Nonie K. Lesaux.
Niles Singer/Harvard Staff Photographer
Nonie Lesaux named HGSE dean
Scholar in literacy development and early learning has served as interim dean since July 2024
Nonie K. Lesaux, the Roy Edward Larsen Professor of Education and Human Development, has been named dean of the Harvard Graduate School of Education. Lesaux has served as interim dean since July.
“For the past eight months, Nonie has led as interim dean with a wonderful combination of energy and insight,” said Harvard President Alan M. Garber. “Amid unprecedented challenges to both K-12 and higher education, she has demonstrated her ability to meet the moment, bringing to her work courage, humility, and respect in equal measure, motivated always by a deep sense of obligation to the School and its vital mission.”
Lesaux is a developmental psychologist whose career has focused on strategies and innovations to improve learning opportunities and literacy outcomes for children and youth and on leading system-level change in education.
She is currently co-director of the Saul Zaentz Early Education Initiative at the Ed School, which addresses the global challenge of scaling and improving the quality of early education through research, professional development for educational leaders, and graduate training. The Zaentz initiative includes the Early Learning Study at Harvard, a first-of-its-kind statewide study that examines the effects of early education and care settings on children’s learning and development.
“This is a complex time for the education sector, but I can think of no institution better matched to address today’s needs,” Lesaux said. “In the eight months since I assumed the role of interim dean, I have witnessed the ways in which our Ed School community has stepped up to think both critically and collaboratively about our mission and work in service to society.

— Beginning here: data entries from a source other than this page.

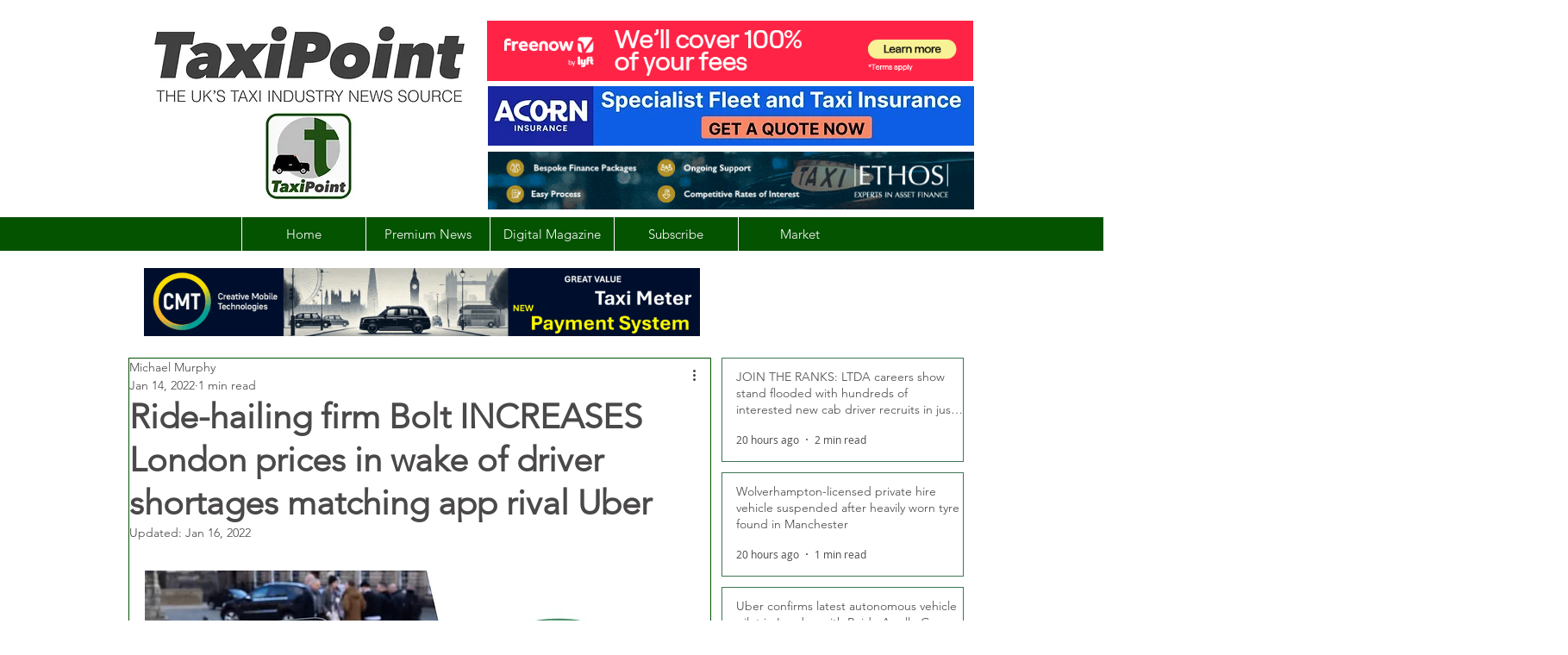

--- FILE ---
content_type: text/html; charset=utf-8
request_url: https://www.google.com/recaptcha/api2/aframe
body_size: 266
content:
<!DOCTYPE HTML><html><head><meta http-equiv="content-type" content="text/html; charset=UTF-8"></head><body><script nonce="nszRPfj2oKZWg2J5tYEetw">/** Anti-fraud and anti-abuse applications only. See google.com/recaptcha */ try{var clients={'sodar':'https://pagead2.googlesyndication.com/pagead/sodar?'};window.addEventListener("message",function(a){try{if(a.source===window.parent){var b=JSON.parse(a.data);var c=clients[b['id']];if(c){var d=document.createElement('img');d.src=c+b['params']+'&rc='+(localStorage.getItem("rc::a")?sessionStorage.getItem("rc::b"):"");window.document.body.appendChild(d);sessionStorage.setItem("rc::e",parseInt(sessionStorage.getItem("rc::e")||0)+1);localStorage.setItem("rc::h",'1766550076033');}}}catch(b){}});window.parent.postMessage("_grecaptcha_ready", "*");}catch(b){}</script></body></html>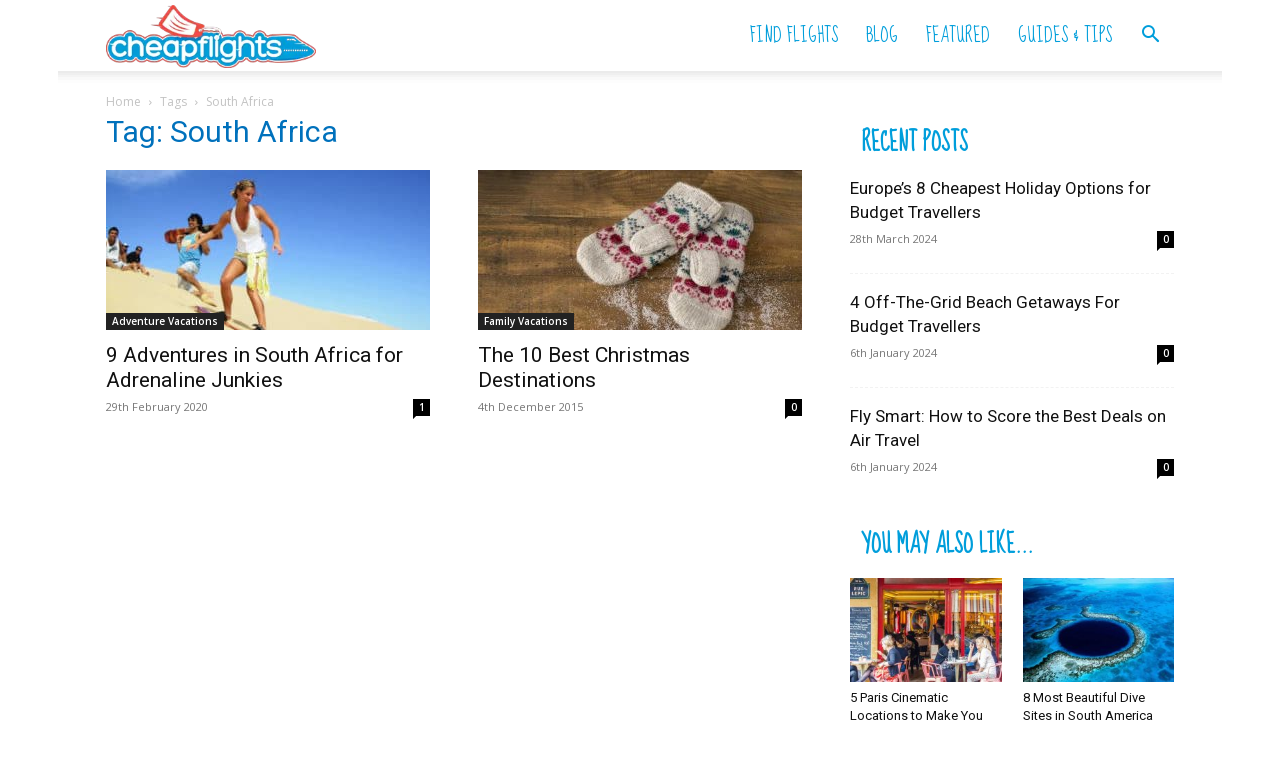

--- FILE ---
content_type: text/css; charset=utf-8
request_url: https://blog.cheap.flights/wp-content/themes/cheapflights/style.css?ver=12.7.3c
body_size: -581
content:
/*
Theme Name:     Cheap Flights Theme
Theme URI: 		http://themeforest.net/user/tagDiv/portfolio
Description:    Child theme of Newspaper by tagDiv
Author:         352 Digital
Author URI: 	https://www.352.digital
Template:       Newspaper
Version:        1.0.1
*/


/*  ----------------------------------------------------------------------------

*/
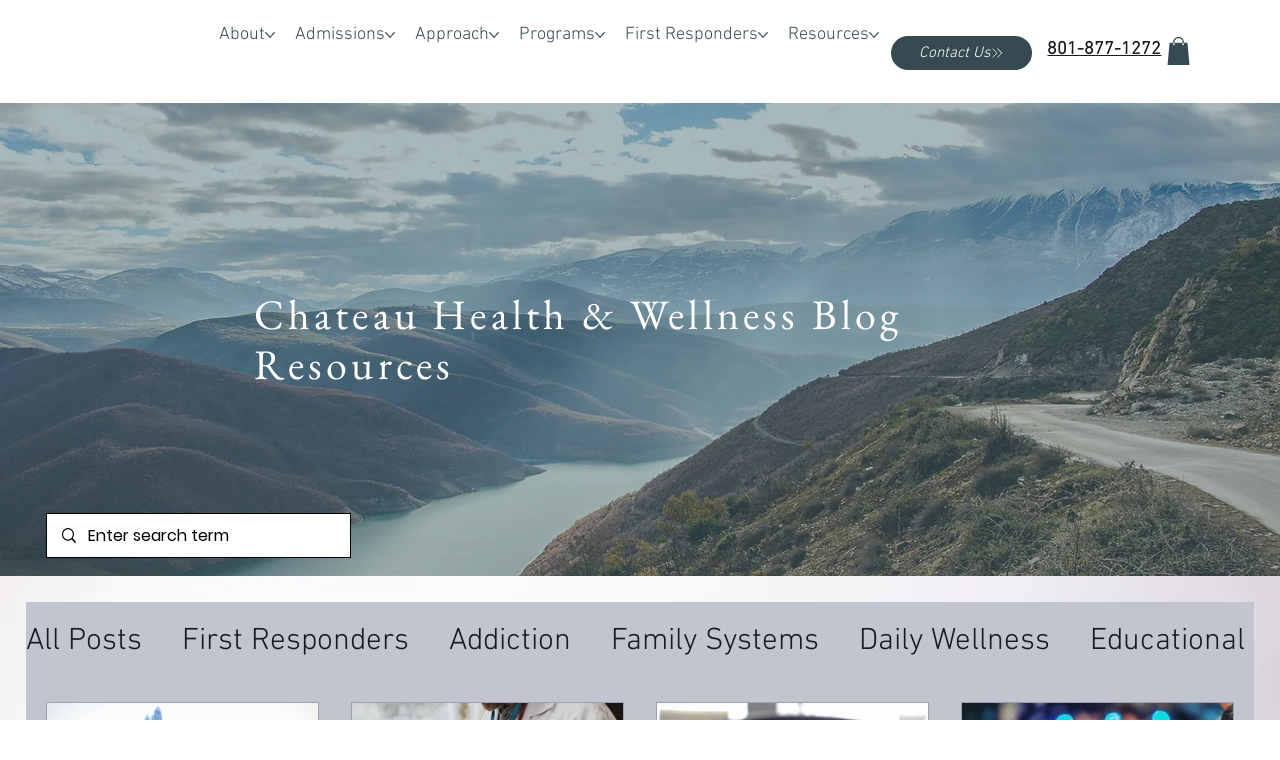

--- FILE ---
content_type: text/css; charset=utf-8
request_url: https://www.chateaurecovery.com/_serverless/pro-gallery-css-v4-server/layoutCss?ver=2&id=pro-blog&items=0_1200_800%7C0_512_341%7C0_1000_563%7C0_1000_655&container=701.859375_1188.8125_1189.5_720&options=gallerySizeType:px%7CgallerySizePx:292%7CimageMargin:32%7CisRTL:false%7CgalleryLayout:2%7CtitlePlacement:SHOW_BELOW%7CcubeRatio:1.3333333333333333%7CisVertical:true%7CtextBoxHeight:350
body_size: -159
content:
#pro-gallery-pro-blog [data-hook="item-container"][data-idx="0"].gallery-item-container{opacity: 1 !important;display: block !important;transition: opacity .2s ease !important;top: 0px !important;left: 0px !important;right: auto !important;height: 555px !important;width: 273px !important;} #pro-gallery-pro-blog [data-hook="item-container"][data-idx="0"] .gallery-item-common-info-outer{height: 350px !important;} #pro-gallery-pro-blog [data-hook="item-container"][data-idx="0"] .gallery-item-common-info{height: 350px !important;width: 100% !important;} #pro-gallery-pro-blog [data-hook="item-container"][data-idx="0"] .gallery-item-wrapper{width: 273px !important;height: 205px !important;margin: 0 !important;} #pro-gallery-pro-blog [data-hook="item-container"][data-idx="0"] .gallery-item-content{width: 273px !important;height: 205px !important;margin: 0px 0px !important;opacity: 1 !important;} #pro-gallery-pro-blog [data-hook="item-container"][data-idx="0"] .gallery-item-hover{width: 273px !important;height: 205px !important;opacity: 1 !important;} #pro-gallery-pro-blog [data-hook="item-container"][data-idx="0"] .item-hover-flex-container{width: 273px !important;height: 205px !important;margin: 0px 0px !important;opacity: 1 !important;} #pro-gallery-pro-blog [data-hook="item-container"][data-idx="0"] .gallery-item-wrapper img{width: 100% !important;height: 100% !important;opacity: 1 !important;} #pro-gallery-pro-blog [data-hook="item-container"][data-idx="1"].gallery-item-container{opacity: 1 !important;display: block !important;transition: opacity .2s ease !important;top: 0px !important;left: 305px !important;right: auto !important;height: 555px !important;width: 273px !important;} #pro-gallery-pro-blog [data-hook="item-container"][data-idx="1"] .gallery-item-common-info-outer{height: 350px !important;} #pro-gallery-pro-blog [data-hook="item-container"][data-idx="1"] .gallery-item-common-info{height: 350px !important;width: 100% !important;} #pro-gallery-pro-blog [data-hook="item-container"][data-idx="1"] .gallery-item-wrapper{width: 273px !important;height: 205px !important;margin: 0 !important;} #pro-gallery-pro-blog [data-hook="item-container"][data-idx="1"] .gallery-item-content{width: 273px !important;height: 205px !important;margin: 0px 0px !important;opacity: 1 !important;} #pro-gallery-pro-blog [data-hook="item-container"][data-idx="1"] .gallery-item-hover{width: 273px !important;height: 205px !important;opacity: 1 !important;} #pro-gallery-pro-blog [data-hook="item-container"][data-idx="1"] .item-hover-flex-container{width: 273px !important;height: 205px !important;margin: 0px 0px !important;opacity: 1 !important;} #pro-gallery-pro-blog [data-hook="item-container"][data-idx="1"] .gallery-item-wrapper img{width: 100% !important;height: 100% !important;opacity: 1 !important;} #pro-gallery-pro-blog [data-hook="item-container"][data-idx="2"].gallery-item-container{opacity: 1 !important;display: block !important;transition: opacity .2s ease !important;top: 0px !important;left: 610px !important;right: auto !important;height: 555px !important;width: 273px !important;} #pro-gallery-pro-blog [data-hook="item-container"][data-idx="2"] .gallery-item-common-info-outer{height: 350px !important;} #pro-gallery-pro-blog [data-hook="item-container"][data-idx="2"] .gallery-item-common-info{height: 350px !important;width: 100% !important;} #pro-gallery-pro-blog [data-hook="item-container"][data-idx="2"] .gallery-item-wrapper{width: 273px !important;height: 205px !important;margin: 0 !important;} #pro-gallery-pro-blog [data-hook="item-container"][data-idx="2"] .gallery-item-content{width: 273px !important;height: 205px !important;margin: 0px 0px !important;opacity: 1 !important;} #pro-gallery-pro-blog [data-hook="item-container"][data-idx="2"] .gallery-item-hover{width: 273px !important;height: 205px !important;opacity: 1 !important;} #pro-gallery-pro-blog [data-hook="item-container"][data-idx="2"] .item-hover-flex-container{width: 273px !important;height: 205px !important;margin: 0px 0px !important;opacity: 1 !important;} #pro-gallery-pro-blog [data-hook="item-container"][data-idx="2"] .gallery-item-wrapper img{width: 100% !important;height: 100% !important;opacity: 1 !important;} #pro-gallery-pro-blog [data-hook="item-container"][data-idx="3"].gallery-item-container{opacity: 1 !important;display: block !important;transition: opacity .2s ease !important;top: 0px !important;left: 915px !important;right: auto !important;height: 555px !important;width: 273px !important;} #pro-gallery-pro-blog [data-hook="item-container"][data-idx="3"] .gallery-item-common-info-outer{height: 350px !important;} #pro-gallery-pro-blog [data-hook="item-container"][data-idx="3"] .gallery-item-common-info{height: 350px !important;width: 100% !important;} #pro-gallery-pro-blog [data-hook="item-container"][data-idx="3"] .gallery-item-wrapper{width: 273px !important;height: 205px !important;margin: 0 !important;} #pro-gallery-pro-blog [data-hook="item-container"][data-idx="3"] .gallery-item-content{width: 273px !important;height: 205px !important;margin: 0px 0px !important;opacity: 1 !important;} #pro-gallery-pro-blog [data-hook="item-container"][data-idx="3"] .gallery-item-hover{width: 273px !important;height: 205px !important;opacity: 1 !important;} #pro-gallery-pro-blog [data-hook="item-container"][data-idx="3"] .item-hover-flex-container{width: 273px !important;height: 205px !important;margin: 0px 0px !important;opacity: 1 !important;} #pro-gallery-pro-blog [data-hook="item-container"][data-idx="3"] .gallery-item-wrapper img{width: 100% !important;height: 100% !important;opacity: 1 !important;} #pro-gallery-pro-blog .pro-gallery-prerender{height:554.75px !important;}#pro-gallery-pro-blog {height:554.75px !important; width:1189px !important;}#pro-gallery-pro-blog .pro-gallery-margin-container {height:554.75px !important;}#pro-gallery-pro-blog .pro-gallery {height:554.75px !important; width:1189px !important;}#pro-gallery-pro-blog .pro-gallery-parent-container {height:554.75px !important; width:1220px !important;}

Our collective effort matters more today than perhaps ever.”
A widely respected scholar and educator, Lesaux has written and edited numerous scholarly publications onchildren’s literacy development and learning. She has also translated ideas from her research into several books for school leaders and educators.
This work has informed how states and districts approach the teaching of reading across the country, including inspiring Massachusetts legislation intended to advance third-grade reading proficiency. Her research was also used to establish a framework for literacy reform in the New York City and Chicago public schools.
Lesaux has served in leadership roles on the national and state level, including as a member of the U.S. Department of Education’s Reading First Advisory Committee and the Institute of Medicine and National Research Council’s Committee on the Science of Children Birth to Age 8.
In addition, she chaired the Massachusetts Board of Early Education and Care from 2015 to 2022, which provided oversight of the state agency that licenses and supports childcare and community-based public programs for young children.
Her previous institutional leadership roles at the Ed School include academic dean and faculty director of doctoral studies.
“I’m delighted that Nonie Lesaux will become dean of the Harvard Graduate School of Education,” said Provost John F. Manning. “She is a collaborative, creative, and inspiring leader, who will lead HGSE with distinction.”
Lesaux joined the Ed School faculty in 2003 as an assistant professor. She earned her Ph.D. at the University of British Columbia and was a postdoctoral research fellow at BC Children’s Hospital. She received her undergraduate degree in psychology, with honors, from Mount Allison University in New Brunswick, Canada.
Lesaux has earned numerous honors, including the William T. Grant Scholars Award and the National Science Foundation’s Presidential Early Career Award for Scientists and Engineers, the highest honor given by the U.S. government to young professionals beginning their independent research careers. In 2019 she was elected to the National Academy of Education.
She serves on the board of the Spencer Foundation and as an expert consultant to the U.S. Department of Justice, Civil Rights Division, Educational Opportunities Section.
Lesaux succeeds Bridget Long, the Saris Professor of Education and Economics at the Ed School and a Harvard University Distinguished Service Professor, who left the post at the end of the last academic year.